____ TEXTO DO DOCUMENTO

O Centenário do Ministério da Agricultura

Agora que celebramos o centenário, estou convencido de que, doravante, as prioridades de um Ministério da Agricultura serão mais transversais e ecléticas, provavelmente no sentido de um ministério da coesão territorial e da transição ecológica, como em França

No passado dia 4 de outubro, teve lugar na Direção Regional de Agricultura e Pescas do Algarve uma sessão comemorativa do centenário do Ministério da Agricultura, com a presença do Senhor Ministro da Agricultura Luís Capoulas Santos e dos Secretários de Estado, Luís Vieira e Miguel Freitas.

Tendo sido convidado para proferir uma palestra a propósito dessa ocasião transcrevo aqui as linhas gerais dessa intervenção.

Introdução

Como imaginam, não é fácil tratar um assunto tão vasto em tempo tão limitado. O ângulo de observação conta muito, por isso vou adotar uma perspetiva mais eclética tendo em vista, justamente, minimizar os “eventuais danos” de uma abordagem mais especializada. É uma opção entre outras que encerra, também, alguns riscos.

No primeiro tópico, farei a “periodização do centenário”, não para procurar um padrão ministerial, mas para facilitar a leitura de um período tão alargado de tempo, com uma ênfase especial no período pós-25 de abril, ou seja, os últimos 44 anos.

No segundo tópico, mais próximo de nós, abordarei, na economia agrícola regional, a relação entre os efeitos de polarização, dispersão e aglomeração, no que diz respeito à gestão dos seus efeitos tal como se manifestam na triangulação entre turismo, ambiente e agricultura.

No terceiro tópico, a pensar já no futuro próximo, abordarei o modelo de governação agrícola regional, em especial no que diz respeito às variantes de modernização da administração pública no plano dos serviços regionais. Terminarei com duas pequenas notas finais.

I. O passado, a periodização de um século de existência

O centenário do Ministério da Agricultura decorre entre 1918 e 2018. No tempo do regime corporativo é preciso recordar que entre 1940 e 1974 não houve ministério da agricultura, mas, apenas, uma subsecretaria de estado (1940-1958) e uma secretaria de Estado (1958-1974) integradas no Ministério da Economia.

________
____ ITENS EXTRAÍDOS

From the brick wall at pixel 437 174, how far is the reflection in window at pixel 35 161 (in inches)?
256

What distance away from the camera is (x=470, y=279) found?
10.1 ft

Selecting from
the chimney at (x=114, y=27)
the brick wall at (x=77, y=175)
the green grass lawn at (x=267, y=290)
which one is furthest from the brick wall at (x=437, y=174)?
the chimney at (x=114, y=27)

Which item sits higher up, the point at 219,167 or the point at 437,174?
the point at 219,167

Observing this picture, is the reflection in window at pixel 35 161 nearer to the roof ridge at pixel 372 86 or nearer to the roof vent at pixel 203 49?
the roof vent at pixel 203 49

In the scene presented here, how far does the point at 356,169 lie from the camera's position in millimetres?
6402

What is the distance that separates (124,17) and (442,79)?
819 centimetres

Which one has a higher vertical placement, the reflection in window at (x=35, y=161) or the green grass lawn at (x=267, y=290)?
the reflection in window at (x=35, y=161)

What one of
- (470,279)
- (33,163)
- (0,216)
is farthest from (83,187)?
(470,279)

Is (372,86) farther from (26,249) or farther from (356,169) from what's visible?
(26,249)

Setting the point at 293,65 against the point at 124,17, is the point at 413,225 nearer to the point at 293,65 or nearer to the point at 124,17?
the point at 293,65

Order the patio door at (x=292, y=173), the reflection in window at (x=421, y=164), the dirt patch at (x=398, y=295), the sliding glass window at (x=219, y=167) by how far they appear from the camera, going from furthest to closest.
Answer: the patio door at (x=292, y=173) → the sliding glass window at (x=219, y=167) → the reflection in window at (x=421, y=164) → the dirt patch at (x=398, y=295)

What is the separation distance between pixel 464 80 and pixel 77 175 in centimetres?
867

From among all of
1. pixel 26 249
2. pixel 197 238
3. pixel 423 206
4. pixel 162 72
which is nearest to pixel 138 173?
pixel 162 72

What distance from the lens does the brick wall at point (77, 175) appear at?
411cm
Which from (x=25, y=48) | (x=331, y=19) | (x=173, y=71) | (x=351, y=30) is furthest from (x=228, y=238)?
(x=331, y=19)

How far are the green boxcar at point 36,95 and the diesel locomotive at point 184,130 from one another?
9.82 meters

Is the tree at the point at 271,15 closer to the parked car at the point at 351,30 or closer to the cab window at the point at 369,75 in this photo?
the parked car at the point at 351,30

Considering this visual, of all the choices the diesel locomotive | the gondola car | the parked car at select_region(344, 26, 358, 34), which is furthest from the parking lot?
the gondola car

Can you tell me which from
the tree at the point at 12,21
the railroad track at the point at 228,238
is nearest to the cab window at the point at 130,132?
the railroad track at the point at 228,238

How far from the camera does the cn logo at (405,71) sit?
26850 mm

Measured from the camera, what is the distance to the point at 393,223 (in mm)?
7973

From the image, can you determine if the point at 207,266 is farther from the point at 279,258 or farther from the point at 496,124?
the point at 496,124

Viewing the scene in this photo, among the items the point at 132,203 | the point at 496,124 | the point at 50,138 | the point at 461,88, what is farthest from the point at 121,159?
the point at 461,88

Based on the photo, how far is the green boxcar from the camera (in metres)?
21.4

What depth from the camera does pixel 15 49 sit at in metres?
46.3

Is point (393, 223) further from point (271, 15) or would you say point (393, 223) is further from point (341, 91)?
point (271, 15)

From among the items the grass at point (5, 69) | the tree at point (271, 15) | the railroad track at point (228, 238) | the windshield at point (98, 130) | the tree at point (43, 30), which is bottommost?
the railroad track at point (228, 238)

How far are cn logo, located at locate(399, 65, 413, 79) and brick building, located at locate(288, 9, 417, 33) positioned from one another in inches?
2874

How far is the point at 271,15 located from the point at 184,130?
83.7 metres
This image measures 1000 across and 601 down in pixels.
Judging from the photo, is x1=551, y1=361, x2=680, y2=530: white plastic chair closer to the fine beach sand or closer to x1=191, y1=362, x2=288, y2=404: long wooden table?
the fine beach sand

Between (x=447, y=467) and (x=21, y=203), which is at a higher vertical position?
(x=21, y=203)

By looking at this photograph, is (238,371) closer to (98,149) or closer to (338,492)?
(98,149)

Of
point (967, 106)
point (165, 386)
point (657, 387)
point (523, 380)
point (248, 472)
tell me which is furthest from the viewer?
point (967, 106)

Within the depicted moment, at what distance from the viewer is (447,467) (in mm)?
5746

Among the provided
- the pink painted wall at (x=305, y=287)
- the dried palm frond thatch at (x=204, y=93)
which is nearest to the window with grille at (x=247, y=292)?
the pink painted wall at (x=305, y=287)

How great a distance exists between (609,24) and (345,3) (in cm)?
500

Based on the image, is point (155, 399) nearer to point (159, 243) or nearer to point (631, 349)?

________

> [TAREFAS E EXERCÍCIOS]:
1. Segundo o texto do documento, onde decorreu a sessão comemorativa do centenário do Ministério da Agricultura?
2. Indique, por favor, todas as pessoas que o texto do documento nomeia como presentes na sessão comemorativa, com o respetivo cargo.

> [RESULTADOS POR ORDEM]:
1. Na Direção Regional de Agricultura e Pescas do Algarve.

2.
Luís Capoulas Santos, Ministro da Agricultura
Luís Vieira, Secretário de Estado
Miguel Freitas, Secretário de Estado